§ **Dokumentauszug**:
# Was soll ich benutzen? Java2D, Java3D, Swing, AWT??



## mdames (2. Jul 2004)

Hi Leute,

habe mir in den Kopf gesetzt, kein normales im Fenster Programm zu schreiben, 
also das sich ein Fenster mit Menüleiste und so öffnet.  Applet ist auch nich drin!

Ich möchte eher nen schönen schwarzen Grafikbildschirm (so wie bei allen Spielen),
in dem ich dann munter Menüs malen kann und ne schöne Maus bauen kann und
so weiter und so fort... 
ich stoße halt auf versch. sachen wie awt und so, hab aber voll den Durchblick verloren
was ich dafür benutzen kann! 
Wär nett, wenn mir jemand ne kleine Antwort schreiben könnte!

Thx, Martin.


----------



## Beni (2. Jul 2004)

*AWT*: Advanced Window Toolkit, zum erstellen von einfachen Buttons etc, wie man sie in jedem GUI-Programm findet.
*Swing*: Eine Weiterentwicklung von AWT, bestitz auch Sachen wie Tabellen und Bäume.
*Java2D*: Ein Teil des AWT's, kann verschiedene Sachen wie Bilder malen, transparente Flächen vereinen, uvm.

§ **Datenauflistung**:
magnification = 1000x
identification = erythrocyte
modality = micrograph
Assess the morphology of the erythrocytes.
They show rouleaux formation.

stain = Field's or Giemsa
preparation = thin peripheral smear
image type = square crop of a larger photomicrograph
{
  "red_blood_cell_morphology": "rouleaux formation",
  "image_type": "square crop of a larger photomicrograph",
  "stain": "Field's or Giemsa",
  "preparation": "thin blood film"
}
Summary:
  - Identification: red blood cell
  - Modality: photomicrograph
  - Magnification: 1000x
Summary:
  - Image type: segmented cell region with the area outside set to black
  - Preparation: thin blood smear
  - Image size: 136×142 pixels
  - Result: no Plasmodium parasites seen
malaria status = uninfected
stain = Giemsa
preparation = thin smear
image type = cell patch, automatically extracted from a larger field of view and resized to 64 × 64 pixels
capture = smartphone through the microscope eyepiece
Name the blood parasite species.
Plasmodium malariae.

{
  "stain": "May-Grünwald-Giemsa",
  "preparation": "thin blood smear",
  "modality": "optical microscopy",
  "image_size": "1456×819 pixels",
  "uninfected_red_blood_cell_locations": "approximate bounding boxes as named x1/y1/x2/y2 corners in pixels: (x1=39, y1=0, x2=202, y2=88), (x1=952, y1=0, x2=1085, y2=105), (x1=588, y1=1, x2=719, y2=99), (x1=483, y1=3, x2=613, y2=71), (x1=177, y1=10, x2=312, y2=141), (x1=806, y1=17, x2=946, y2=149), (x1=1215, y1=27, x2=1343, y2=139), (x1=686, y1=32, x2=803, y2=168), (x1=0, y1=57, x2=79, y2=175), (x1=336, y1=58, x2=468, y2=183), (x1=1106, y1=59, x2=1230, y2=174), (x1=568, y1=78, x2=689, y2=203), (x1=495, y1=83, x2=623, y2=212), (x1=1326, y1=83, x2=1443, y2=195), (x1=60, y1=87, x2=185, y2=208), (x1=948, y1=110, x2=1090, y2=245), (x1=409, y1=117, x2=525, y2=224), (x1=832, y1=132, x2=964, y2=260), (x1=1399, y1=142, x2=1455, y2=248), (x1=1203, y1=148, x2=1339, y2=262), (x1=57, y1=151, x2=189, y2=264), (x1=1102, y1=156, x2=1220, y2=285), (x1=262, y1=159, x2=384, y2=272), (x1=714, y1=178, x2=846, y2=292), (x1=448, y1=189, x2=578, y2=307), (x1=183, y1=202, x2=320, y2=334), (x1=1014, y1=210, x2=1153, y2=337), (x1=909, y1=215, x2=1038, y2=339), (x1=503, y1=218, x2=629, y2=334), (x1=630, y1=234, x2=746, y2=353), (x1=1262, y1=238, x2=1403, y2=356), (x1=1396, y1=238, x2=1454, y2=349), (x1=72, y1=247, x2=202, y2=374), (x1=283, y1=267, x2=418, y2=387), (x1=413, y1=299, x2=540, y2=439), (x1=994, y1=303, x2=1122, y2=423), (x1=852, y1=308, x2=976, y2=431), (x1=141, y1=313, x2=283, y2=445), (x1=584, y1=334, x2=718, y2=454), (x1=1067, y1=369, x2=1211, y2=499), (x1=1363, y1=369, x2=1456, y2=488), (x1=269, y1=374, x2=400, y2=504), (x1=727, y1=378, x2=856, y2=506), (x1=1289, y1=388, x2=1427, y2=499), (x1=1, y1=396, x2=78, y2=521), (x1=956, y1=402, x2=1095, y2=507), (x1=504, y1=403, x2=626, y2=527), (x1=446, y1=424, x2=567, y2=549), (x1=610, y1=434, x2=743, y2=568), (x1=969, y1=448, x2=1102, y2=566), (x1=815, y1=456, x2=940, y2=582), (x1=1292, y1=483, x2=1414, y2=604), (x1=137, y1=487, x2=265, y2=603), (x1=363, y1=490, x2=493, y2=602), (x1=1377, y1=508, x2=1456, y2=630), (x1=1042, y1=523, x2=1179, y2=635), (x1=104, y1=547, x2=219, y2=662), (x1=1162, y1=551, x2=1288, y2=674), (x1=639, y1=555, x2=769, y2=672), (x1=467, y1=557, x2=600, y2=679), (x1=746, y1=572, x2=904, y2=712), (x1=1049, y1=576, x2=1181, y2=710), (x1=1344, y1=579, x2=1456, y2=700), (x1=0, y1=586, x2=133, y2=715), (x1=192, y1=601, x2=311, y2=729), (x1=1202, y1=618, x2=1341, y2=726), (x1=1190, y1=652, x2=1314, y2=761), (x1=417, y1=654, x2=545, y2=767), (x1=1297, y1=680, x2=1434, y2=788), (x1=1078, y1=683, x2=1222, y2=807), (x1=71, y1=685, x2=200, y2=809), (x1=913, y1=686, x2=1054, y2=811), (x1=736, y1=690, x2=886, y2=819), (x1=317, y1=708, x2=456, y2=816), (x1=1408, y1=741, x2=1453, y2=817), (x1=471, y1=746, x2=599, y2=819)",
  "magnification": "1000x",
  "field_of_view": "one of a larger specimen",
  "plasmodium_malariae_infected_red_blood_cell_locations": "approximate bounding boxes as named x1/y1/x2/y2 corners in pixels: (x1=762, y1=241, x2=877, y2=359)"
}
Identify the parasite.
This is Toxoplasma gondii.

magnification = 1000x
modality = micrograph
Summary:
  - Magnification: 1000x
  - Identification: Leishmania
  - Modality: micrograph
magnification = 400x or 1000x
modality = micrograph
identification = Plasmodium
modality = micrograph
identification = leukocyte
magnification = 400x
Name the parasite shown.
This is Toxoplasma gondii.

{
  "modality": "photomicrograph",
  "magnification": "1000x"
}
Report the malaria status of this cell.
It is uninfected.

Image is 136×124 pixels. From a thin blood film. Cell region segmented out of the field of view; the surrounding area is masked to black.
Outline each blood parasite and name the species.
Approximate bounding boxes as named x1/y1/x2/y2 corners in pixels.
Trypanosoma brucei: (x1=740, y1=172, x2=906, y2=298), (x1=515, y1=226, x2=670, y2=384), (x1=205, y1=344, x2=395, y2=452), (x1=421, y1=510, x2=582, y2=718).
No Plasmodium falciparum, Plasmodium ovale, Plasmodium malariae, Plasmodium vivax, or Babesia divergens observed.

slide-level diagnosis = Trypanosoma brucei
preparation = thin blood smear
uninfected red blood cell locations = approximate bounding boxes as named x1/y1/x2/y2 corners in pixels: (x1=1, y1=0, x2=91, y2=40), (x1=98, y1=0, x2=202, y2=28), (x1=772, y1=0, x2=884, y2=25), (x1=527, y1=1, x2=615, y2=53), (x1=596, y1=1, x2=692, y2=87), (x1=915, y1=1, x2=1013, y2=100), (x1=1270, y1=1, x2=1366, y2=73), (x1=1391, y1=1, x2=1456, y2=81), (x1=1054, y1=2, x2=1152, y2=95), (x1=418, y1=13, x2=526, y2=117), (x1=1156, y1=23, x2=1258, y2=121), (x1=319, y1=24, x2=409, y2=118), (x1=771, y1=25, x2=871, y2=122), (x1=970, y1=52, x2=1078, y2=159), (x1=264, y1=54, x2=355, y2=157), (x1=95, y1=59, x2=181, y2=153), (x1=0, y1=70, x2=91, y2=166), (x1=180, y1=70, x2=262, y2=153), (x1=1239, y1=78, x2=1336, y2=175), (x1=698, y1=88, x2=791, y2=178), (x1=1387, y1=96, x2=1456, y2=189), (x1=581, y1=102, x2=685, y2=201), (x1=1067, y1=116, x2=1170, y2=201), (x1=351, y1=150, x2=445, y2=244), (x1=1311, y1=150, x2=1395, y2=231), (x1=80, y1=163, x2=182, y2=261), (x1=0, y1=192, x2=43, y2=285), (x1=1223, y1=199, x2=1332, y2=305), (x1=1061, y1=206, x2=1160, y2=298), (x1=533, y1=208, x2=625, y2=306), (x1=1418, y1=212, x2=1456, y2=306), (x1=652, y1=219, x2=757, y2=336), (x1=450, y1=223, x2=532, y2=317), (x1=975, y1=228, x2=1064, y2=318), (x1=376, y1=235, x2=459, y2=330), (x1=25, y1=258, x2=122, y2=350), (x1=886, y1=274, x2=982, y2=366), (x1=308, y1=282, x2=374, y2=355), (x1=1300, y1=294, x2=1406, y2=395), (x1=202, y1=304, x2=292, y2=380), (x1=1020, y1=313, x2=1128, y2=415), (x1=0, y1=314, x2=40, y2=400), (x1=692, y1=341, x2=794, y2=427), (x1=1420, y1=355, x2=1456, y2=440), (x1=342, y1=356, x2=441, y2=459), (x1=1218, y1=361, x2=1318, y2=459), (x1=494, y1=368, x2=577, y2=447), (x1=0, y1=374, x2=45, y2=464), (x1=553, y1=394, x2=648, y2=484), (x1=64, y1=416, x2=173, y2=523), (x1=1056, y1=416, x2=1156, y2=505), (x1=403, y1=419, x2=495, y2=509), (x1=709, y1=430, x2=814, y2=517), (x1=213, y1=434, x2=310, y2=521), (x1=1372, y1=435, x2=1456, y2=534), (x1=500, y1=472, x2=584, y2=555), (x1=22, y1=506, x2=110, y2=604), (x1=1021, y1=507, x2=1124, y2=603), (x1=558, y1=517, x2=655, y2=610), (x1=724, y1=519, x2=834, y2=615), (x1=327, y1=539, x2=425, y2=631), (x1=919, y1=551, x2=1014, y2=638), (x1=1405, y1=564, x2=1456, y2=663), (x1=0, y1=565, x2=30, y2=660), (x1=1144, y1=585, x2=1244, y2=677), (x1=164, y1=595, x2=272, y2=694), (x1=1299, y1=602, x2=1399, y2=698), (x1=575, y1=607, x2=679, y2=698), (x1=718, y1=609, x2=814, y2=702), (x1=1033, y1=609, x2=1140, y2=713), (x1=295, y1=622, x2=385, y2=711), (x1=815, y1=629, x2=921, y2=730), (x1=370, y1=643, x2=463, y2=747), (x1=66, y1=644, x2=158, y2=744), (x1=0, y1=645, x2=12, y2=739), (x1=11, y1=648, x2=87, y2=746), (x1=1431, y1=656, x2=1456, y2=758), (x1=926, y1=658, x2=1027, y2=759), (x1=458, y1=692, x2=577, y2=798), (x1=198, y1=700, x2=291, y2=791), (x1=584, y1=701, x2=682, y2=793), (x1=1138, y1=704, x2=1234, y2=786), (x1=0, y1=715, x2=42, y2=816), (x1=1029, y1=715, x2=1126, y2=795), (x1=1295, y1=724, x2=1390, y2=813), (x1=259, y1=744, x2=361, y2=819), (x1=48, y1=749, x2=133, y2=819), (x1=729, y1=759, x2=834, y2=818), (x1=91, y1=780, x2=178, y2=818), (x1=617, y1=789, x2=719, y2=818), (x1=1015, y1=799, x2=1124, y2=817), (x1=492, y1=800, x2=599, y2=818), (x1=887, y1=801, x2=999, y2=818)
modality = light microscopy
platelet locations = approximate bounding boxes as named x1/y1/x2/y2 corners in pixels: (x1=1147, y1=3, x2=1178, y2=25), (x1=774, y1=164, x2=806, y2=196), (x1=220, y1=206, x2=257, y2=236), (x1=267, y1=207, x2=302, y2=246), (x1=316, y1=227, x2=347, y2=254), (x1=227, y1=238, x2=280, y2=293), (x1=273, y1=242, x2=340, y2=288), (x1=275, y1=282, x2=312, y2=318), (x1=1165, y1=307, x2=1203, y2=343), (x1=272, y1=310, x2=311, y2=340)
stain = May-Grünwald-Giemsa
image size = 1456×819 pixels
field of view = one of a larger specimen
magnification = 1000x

§ **Aufgabenstellung 1**:
Entnimm den Datensätzen die Zeilen von ihrem Anfang bis einschließlich der Zeile mit „Plasmodium malariae.“ und gib sie unverändert wieder.
§ **Aufgabenstellung 2**:
Setze den Forenthread zur Wahl zwischen Java2D, Java3D, Swing und AWT nach der letzten gezeigten Zeile fort.

§ **Erwartete Ausgabe 1**:
magnification = 1000x
identification = erythrocyte
modality = micrograph
Assess the morphology of the erythrocytes.
They show rouleaux formation.

stain = Field's or Giemsa
preparation = thin peripheral smear
image type = square crop of a larger photomicrograph
{
  "red_blood_cell_morphology": "rouleaux formation",
  "image_type": "square crop of a larger photomicrograph",
  "stain": "Field's or Giemsa",
  "preparation": "thin blood film"
}
Summary:
  - Identification: red blood cell
  - Modality: photomicrograph
  - Magnification: 1000x
Summary:
  - Image type: segmented cell region with the area outside set to black
  - Preparation: thin blood smear
  - Image size: 136×142 pixels
  - Result: no Plasmodium parasites seen
malaria status = uninfected
stain = Giemsa
preparation = thin smear
image type = cell patch, automatically extracted from a larger field of view and resized to 64 × 64 pixels
capture = smartphone through the microscope eyepiece
Name the blood parasite species.
Plasmodium malariae.

§ **Erwartete Ausgabe 2**:
*Java3D*: Eine 3D-Engine die unter benutzung von OpenGL oder DirectX 3-dimensionale Sachen malt. Sehr aufwendig, und hat auch noch 1 oder 2 Bugs.
*jogl*: Alternative zu Java3D, eine Verbindung zwischen Java und OpenGL. Nur Basics (keine vorgefertigten Elemente wie Universe, geometrische Objekte, ...), dafür robust und stabil.

Lies dich mal durch ein paar Bücher hindurch, wenn du was GUI-mässiges machen willst, solltest Du die Sachen schon kennen...

mfg Beni


----------



## mdames (2. Jul 2004)

ja gut, habe ich ja schon,

finde aber nur beispiele und Erklärungen für Applets und einfache Windows Fenster...
aber das möcht ich ja nicht.... 
bin schon nen Monat am suchen, aber irgendwie bin ich der einzige der nur nen 
schwarzen grafikbildschirm zum malen haben möchte!

Gruss Martin.


----------



## Beni (2. Jul 2004)

2D oder 3D ?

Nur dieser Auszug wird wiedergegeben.